We love your input! We want to make contributing to this project as easy as possible, whether it's:
- Reporting a bug
- Submitting a fix
- Proposing new features
- Discussing the current state of the code
We use GitHub to host code, to track issues and feature requests, as well as to accept pull requests.
Report bugs using Github's issues
We use GitHub issues to track public bugs. Report a bug by opening a new issue!
Pull requests are the best way to propose changes to the codebase. We actively welcome your pull requests:
- Fork the repo and create your branch from
master
. - If you've added code that should be tested, add tests.
- If you've changed APIs, update the documentation.
- Make sure your code lints and passes the Checkstyle rules.
- Issue that pull request!
When you submit code changes, your submissions are understood to be under the same Apache License 2.0 that covers the project. Feel free to contact the maintainers if that's a concern.

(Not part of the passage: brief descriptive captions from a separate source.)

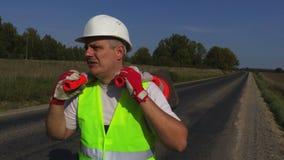Οδικός εργαζόμενος με δύο κώνους κυκλοφορίας που περιμένει στην εθνική οδό απόθεμα βίντεο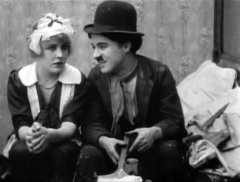 Edna-Purviance-and-Charlie-Chaplin-in-Work-1915-12c.jpg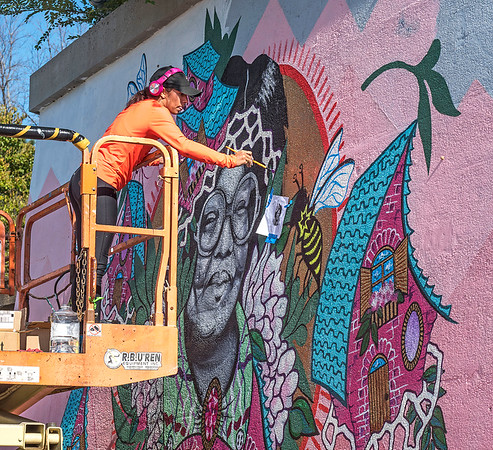 """James Neiss/staff photographer <br /> Niagara Falls, NY - Artist Ashley Kay works on a mural of Niagara Falls native Doris Jones, part of the Niagara Falls National Heritage Area facelift on Main Street across from the train station. Funding comes from the New York State Health Foundation, as part of the """"The Walk to Freedom: A Heritage Walking Trail for Niagara Falls"""" grant."""
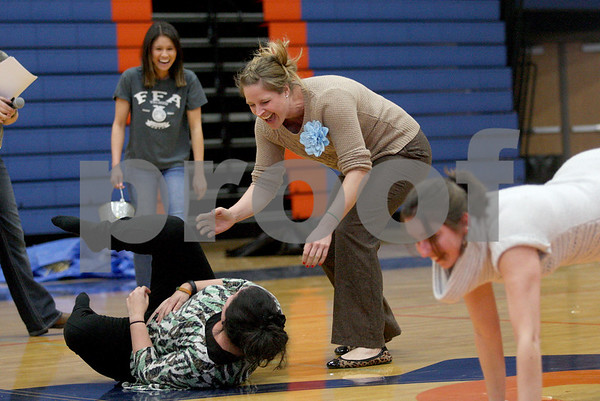 Monica Maschak - mmaschak@shawmedia.com<br /> Teachers Lisa Beynon (on the ground) and Tara Wilkens wipe out in a wheelbarrow race during the Ag Olympics at Genoa-Kingston High School on Tuesday, February 18, 2014. The students raised $175.93.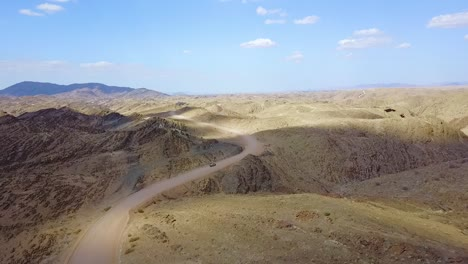 Excellent-Aerial-Of-A-4X4-Jeep-Safari-Vehicle-On-A-Dirt-Road-Through-The-Mountains-Of-The-Namib-Desert-In-Namibia-Africa-1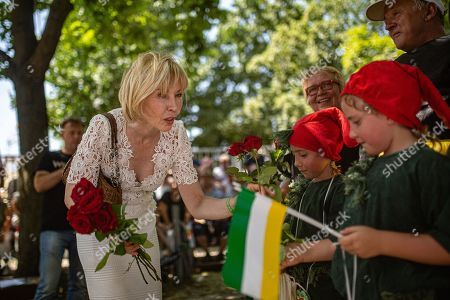 Stock Image of German journalist Doris Schroeder-Koepf (L) gives red roses to children during the marksmen's festival in Hanover, Germany, 30 June 2019. Shooting associations, members of the fire department, marching bands and other groups took part in the event that has a long tradition in Hanover.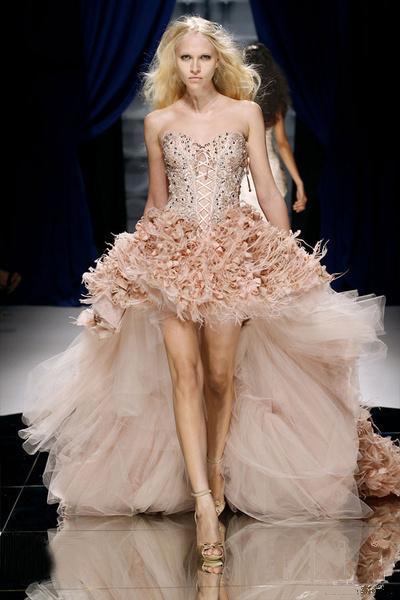 Váy cưới ngắn, có phần đuôi được làm bằng vải tuyn, phần trên đính hạt rất điệu đà, giúp bạn gái khoe đôi chân thon dài.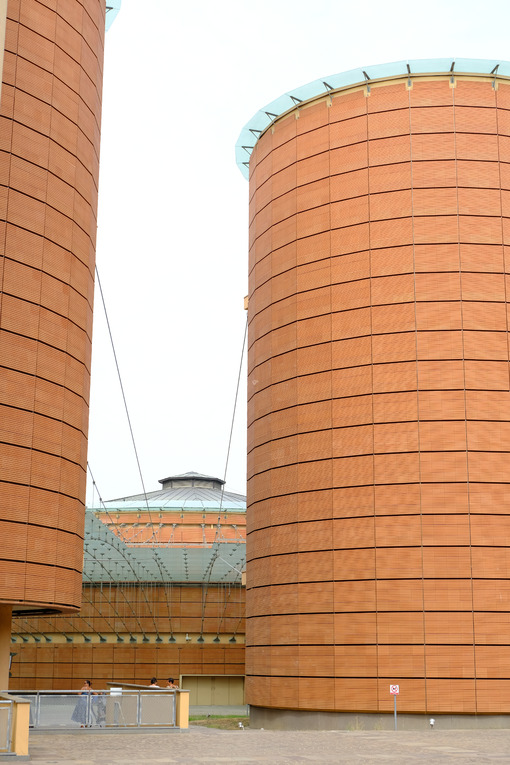 Cylinder building. Cylindrical buildings with brick facade. Stock photos. - MyVideoimage.com | Foto stock & Video footage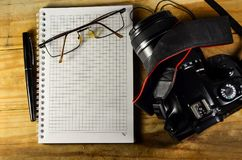 Fountain pen, camera, glasses, and notebook on a wooden table. Fountain pen, modern camera, glasses, and notebook on a wooden table Stock Image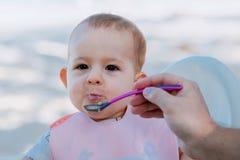 Папа кормит младенца с ложкой каши outdoors Ребенок messing но счастливый стоковое изображение rf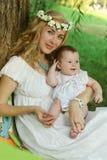 母亲和坐在树下的女婴 图库摄影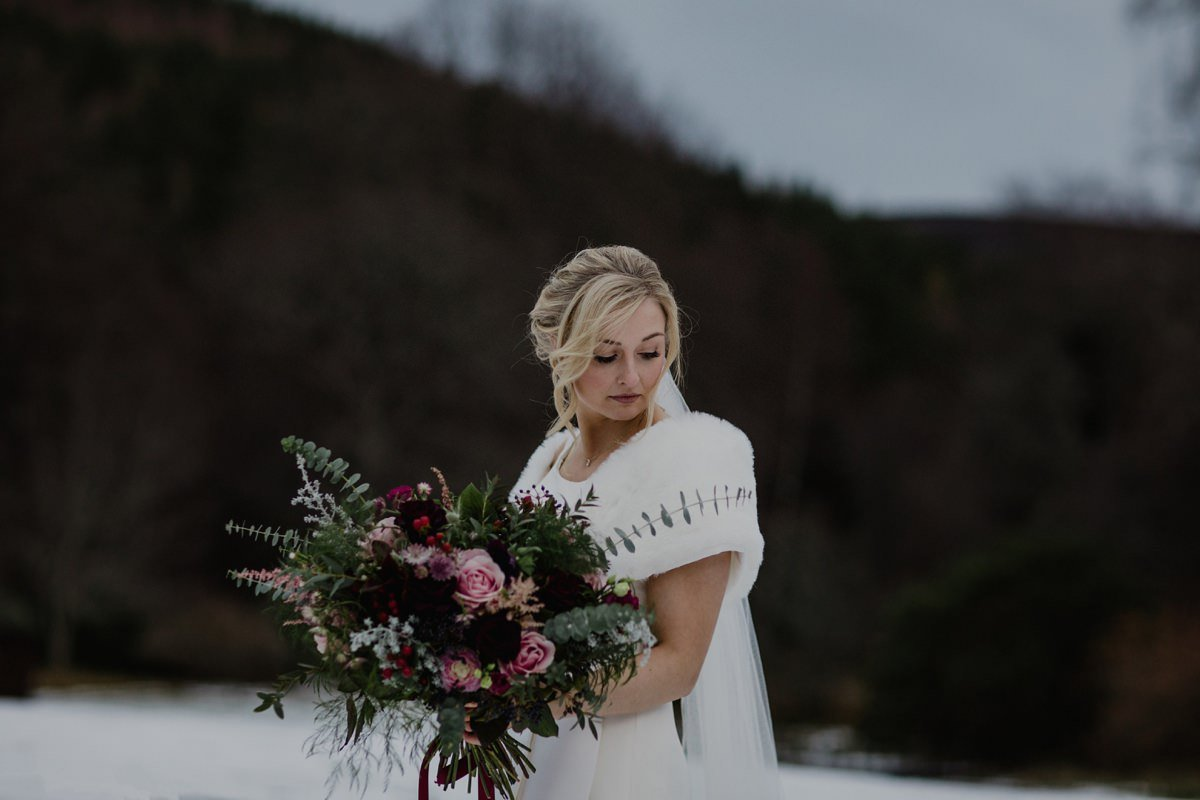 Snowy winter portrait of bride with fur stole and rustic bouquet at Glen Tanar Ballroom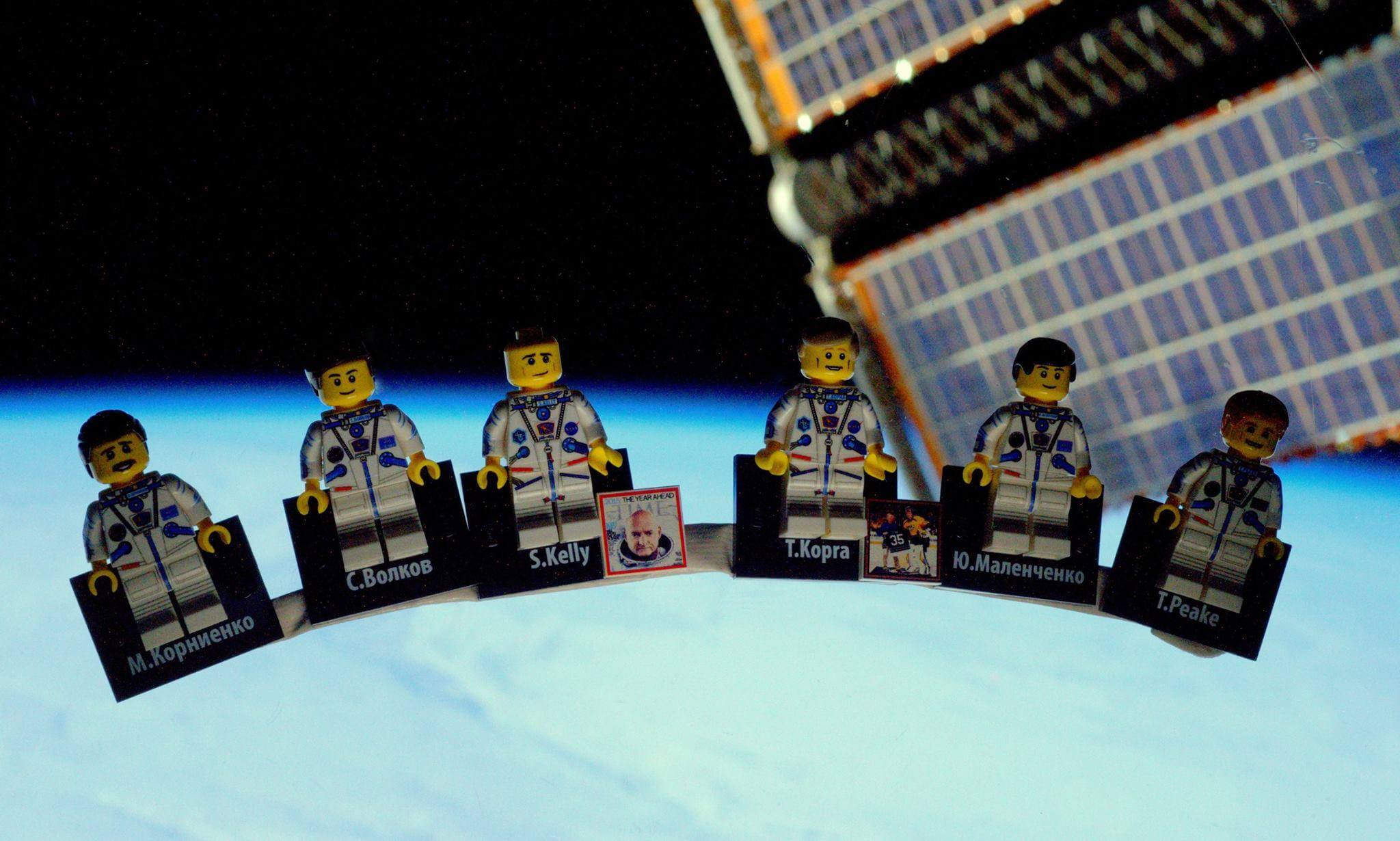 Tim Peake's fellow crew in minifigure form, pictured against a window in the ISS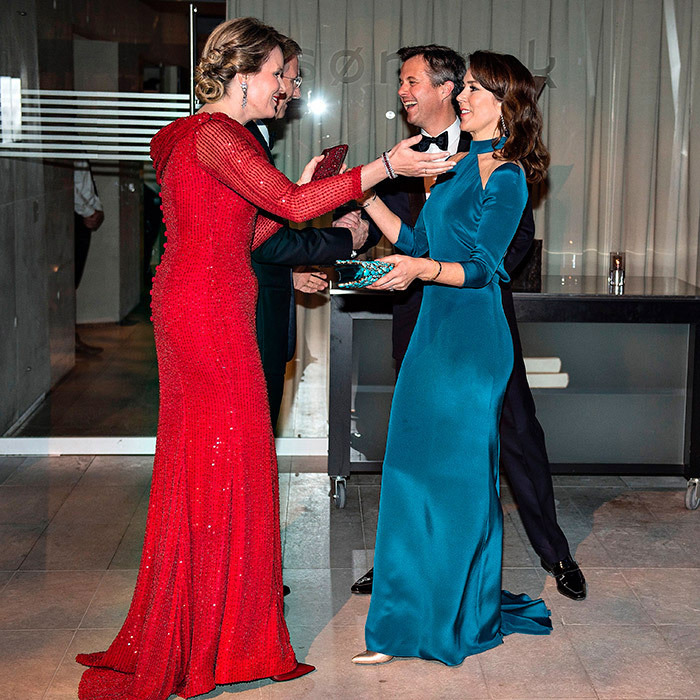 Fancy meeting you here! Queen Mathilde of Belgium, left, and Crown Princess Mary of Denmark, right, said hello at a reception in Copenhagen on Mar. 29.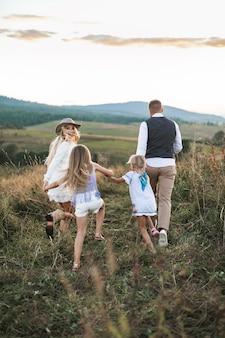 Семья с двумя маленькими дочерьми бегает и веселится на диком летнем поле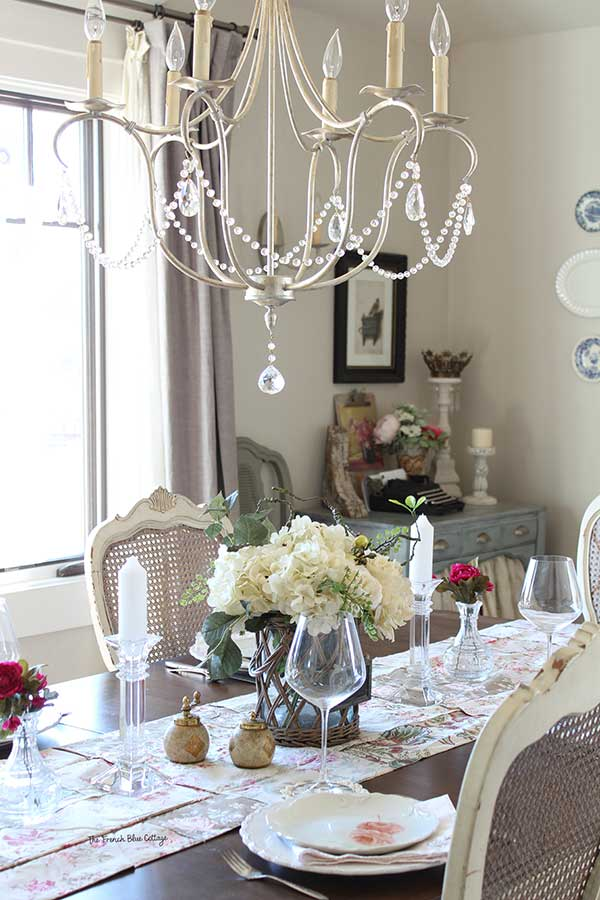 Shabby chic dining with crystal.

Great Bug Reports tend to have:
- A quick summary and/or background
- Steps to reproduce
- Be specific!
- Give sample code if you can in order to reproduce the issue
- Add the stack traces you find in case the library makes your app crash
- What you expected would happen
- What actually happens
- Notes (possibly including why you think this might be happening, or stuff you tried that didn't work)
We provide a code-style and checkstyle configuration files so you can ensure that all code is properly formatted according to our guidelines. Please be sure to use these files to format your files when submitting pull requests.